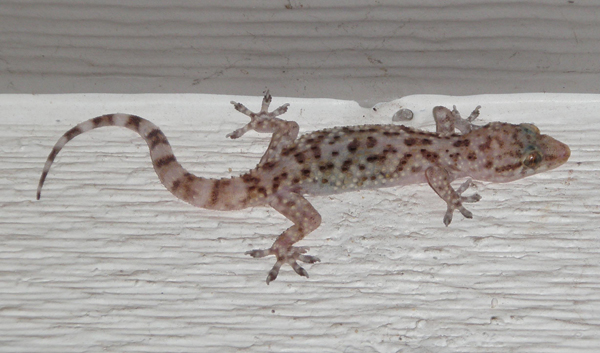 Mediterranean geckos, Hemidactylus turcicus, range in size from one to five inches.  To some they are pests, to others welcome guests because of their appetite for insects. Photo E. Brown.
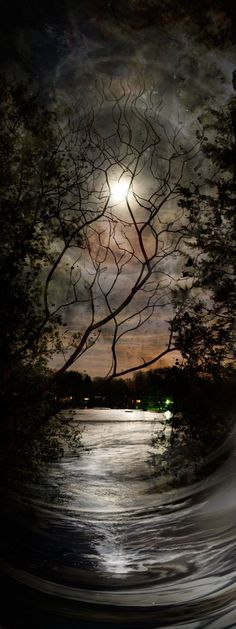 Nocturnal by Peter Westermann; beautiful darkness moon through the trees Beautiful Moon, Beautiful World, Pretty Pictures, Cool Photos, Amazing Photography, Nature Photography, Night Photography, Shoot The Moon, Belle Photo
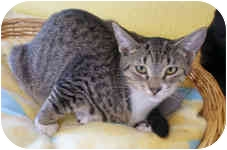 Domestic Shorthair Kitten for adoption in Englewood, Florida - Alexis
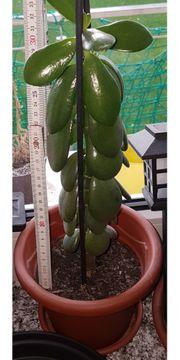 Über 30 cm selbstgezogener Pfennigbaum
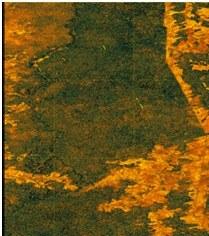 Tanden TerraSAR-X 1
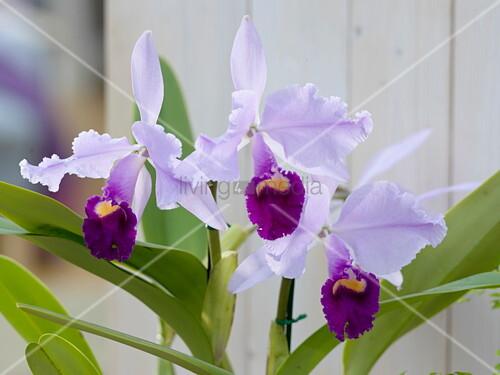 cattleya trianae orchidee bild kaufen living4media. Black Bedroom Furniture Sets. Home Design Ideas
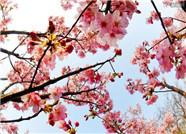 武大樱花预计月底全面绽放 游客需网上预约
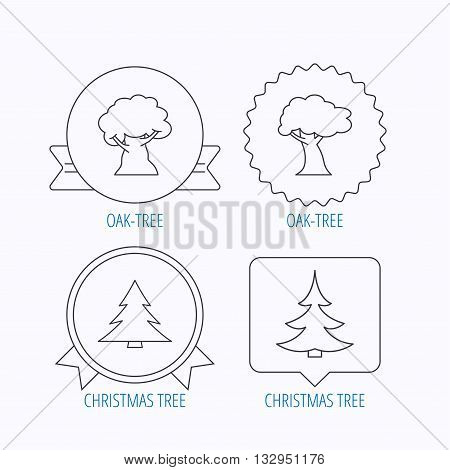Tree, oak-tree and christmas tree icons. Forest trees linear signs. Award medal, star label and speech bubble designs. Vector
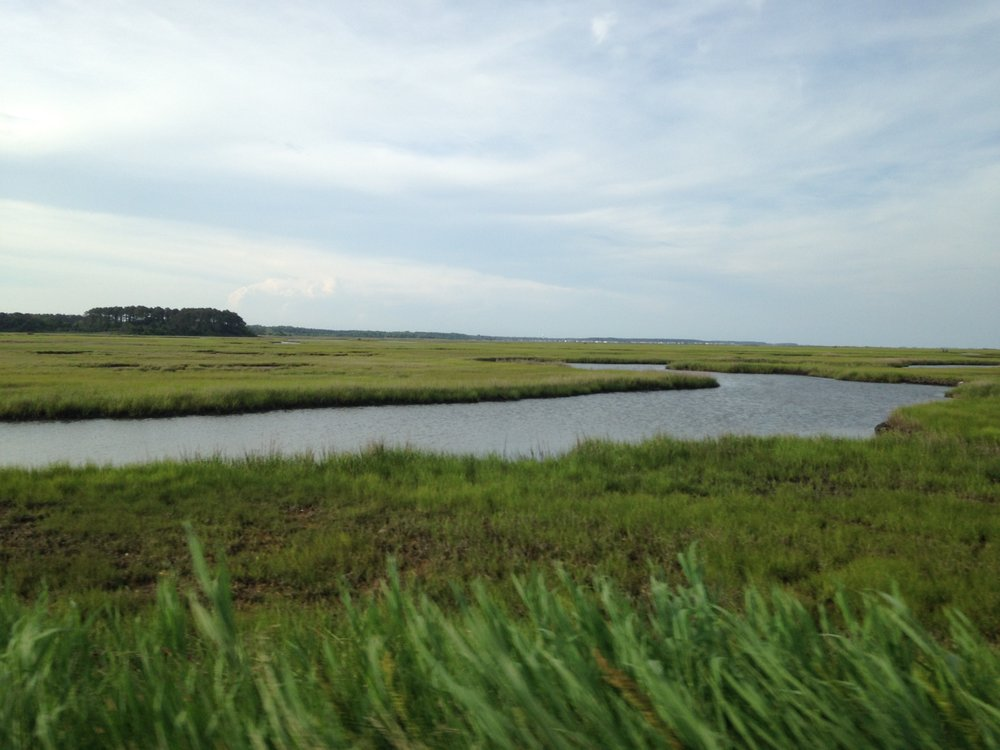 Norfolk, Virginia - The City's Wetlands Board protects the CBPA from encroachment by prohibiting mowing of tidal wetlands. Property owners must obtain permission to remove vegetation, which must then be mitigated by replacement with native vegetation. The departments of Environmental Service and Public Works collaborate to ensure all buffer projects count towards the City's MS4 Permit and Chesapeake Bay TMDL.
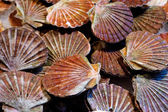Fresh scallops — Stock Photo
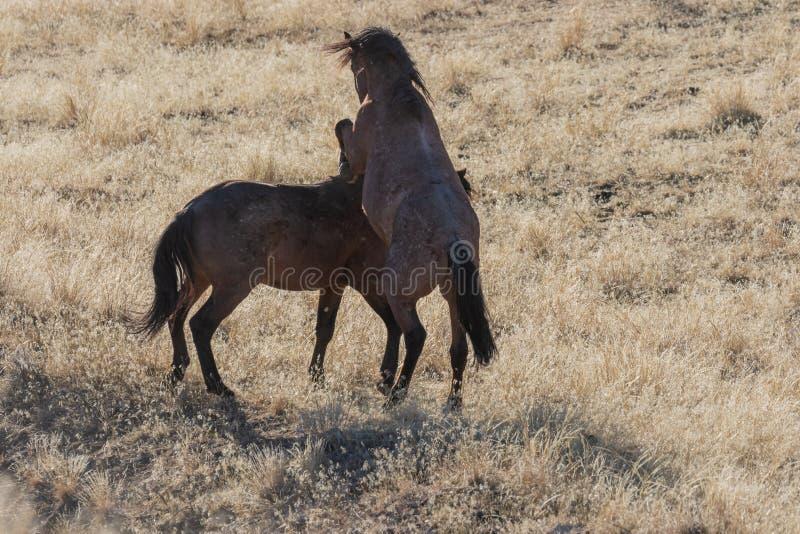 Para Dzicy konie Zaciera się w Utah obrazy stock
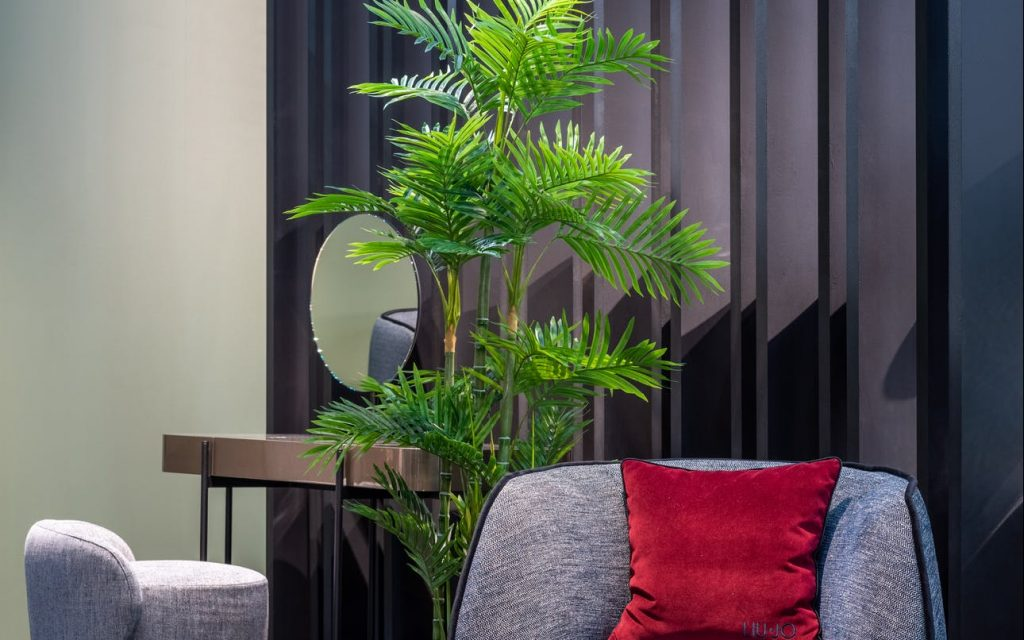 Secrets to Growing Indoor Palm Plants – The Wrap-up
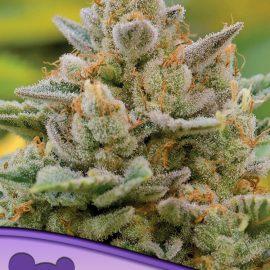 Big Bazooka Auto Anesia Seeds cannabisfrø skunkfrø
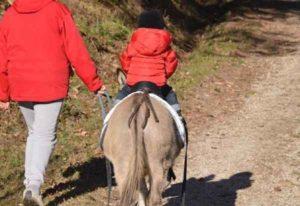 Siracusa: asino imbizzarrito trascina bimbo di 8 anni che perde la vita tragicamente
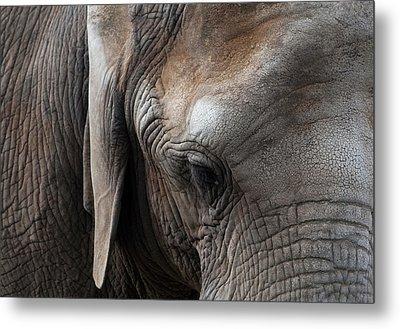 Elephant Eye Metal Print by Lorraine Devon Wilke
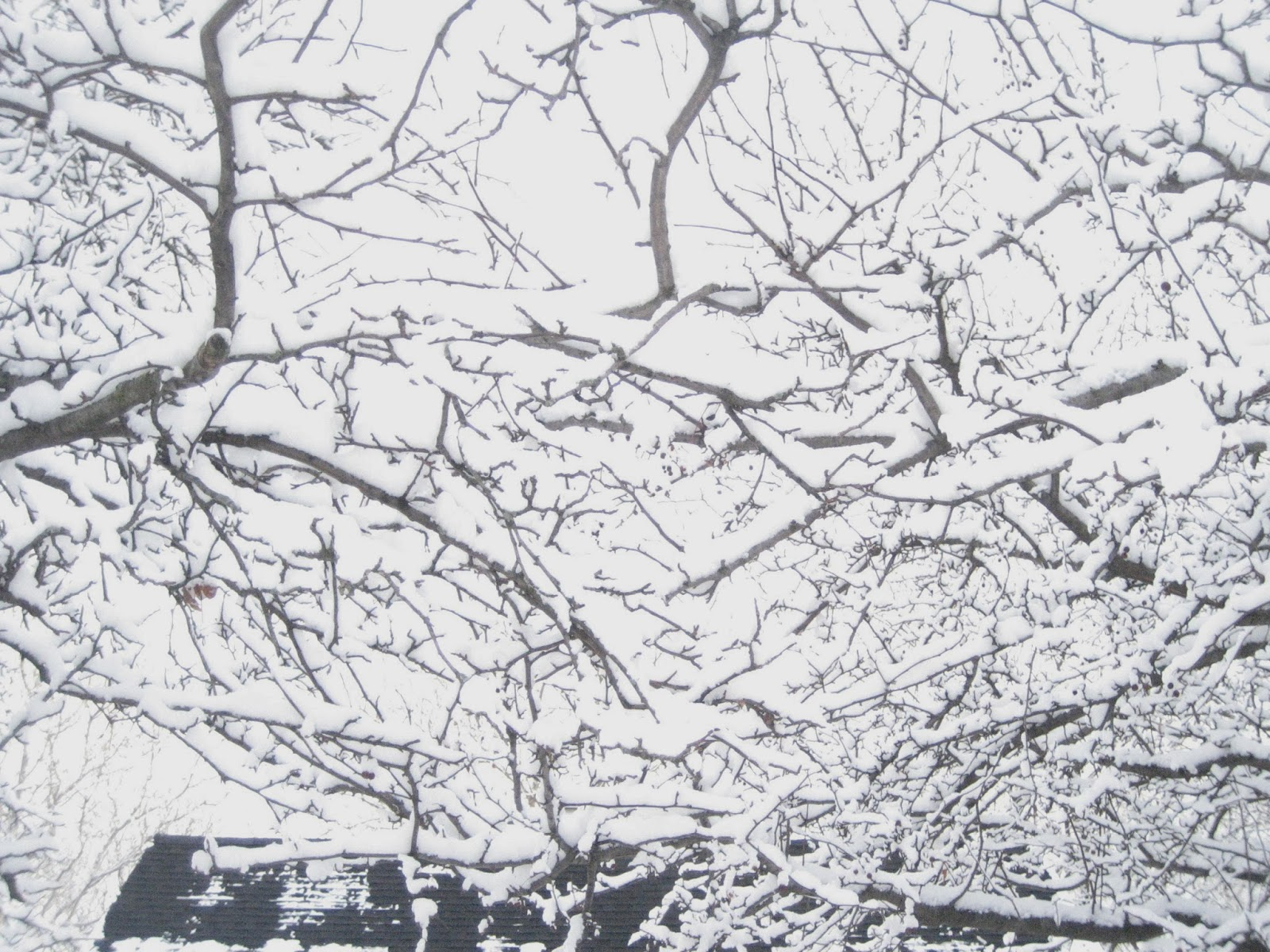in winter the branches look like lines sketches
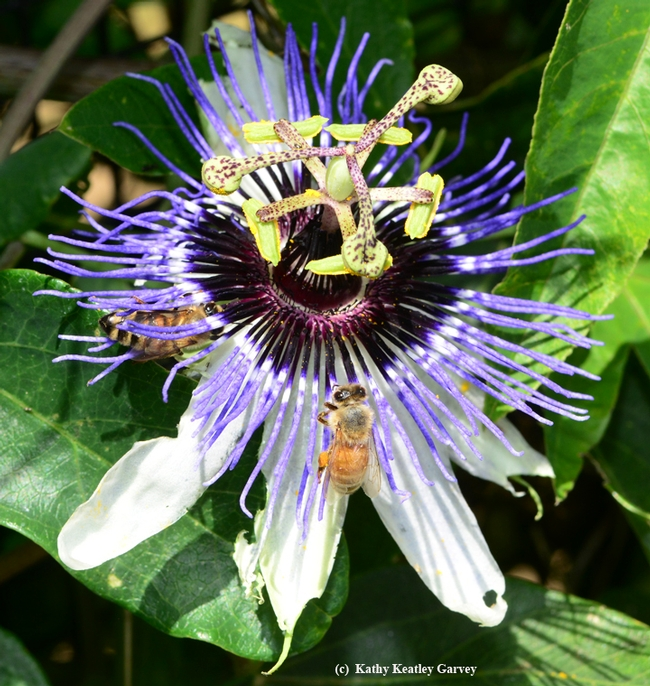 Honey bees frequent the passion flowers, too. (Photo by Kathy Keatley Garvey)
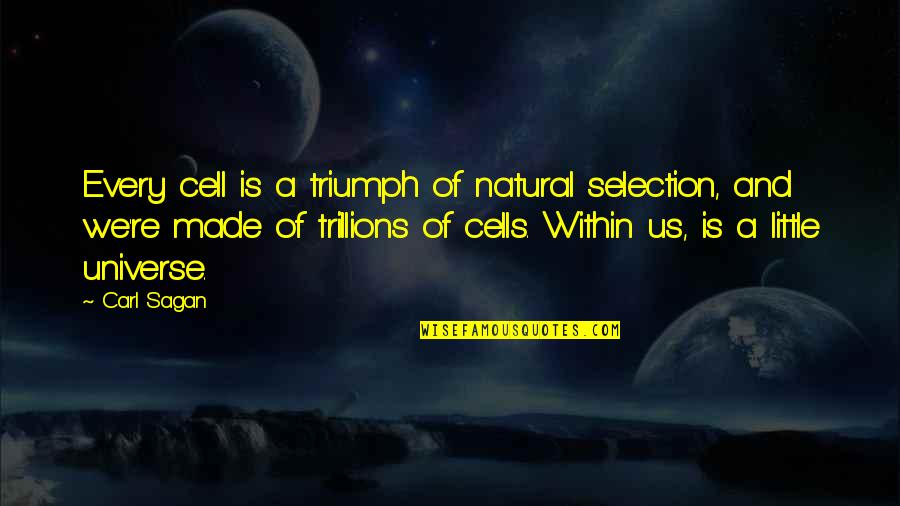Lisa Milroy Quotes By Carl Sagan: Every cell is a triumph of natural selection,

ASSIGNMENT:
Only the lines from the first line of the entries through the line containing "Tree, oak-tree and" should be output, exactly as they are, without pictures.

WRITTEN ANSWER:
 Mediterranean geckos, Hemidactylus turcicus, range in size from one to five inches.  To some they are pests, to others welcome guests because of their appetite for insects. Photo E. Brown.
 Nocturnal by Peter Westermann; beautiful darkness moon through the trees Beautiful Moon, Beautiful World, Pretty Pictures, Cool Photos, Amazing Photography, Nature Photography, Night Photography, Shoot The Moon, Belle Photo
 Domestic Shorthair Kitten for adoption in Englewood, Florida - Alexis
 Über 30 cm selbstgezogener Pfennigbaum
 Tanden TerraSAR-X 1
 cattleya trianae orchidee bild kaufen living4media. Black Bedroom Furniture Sets. Home Design Ideas
 武大樱花预计月底全面绽放 游客需网上预约
Tree, oak-tree and christmas tree icons. Forest trees linear signs. Award medal, star label and speech bubble designs. Vector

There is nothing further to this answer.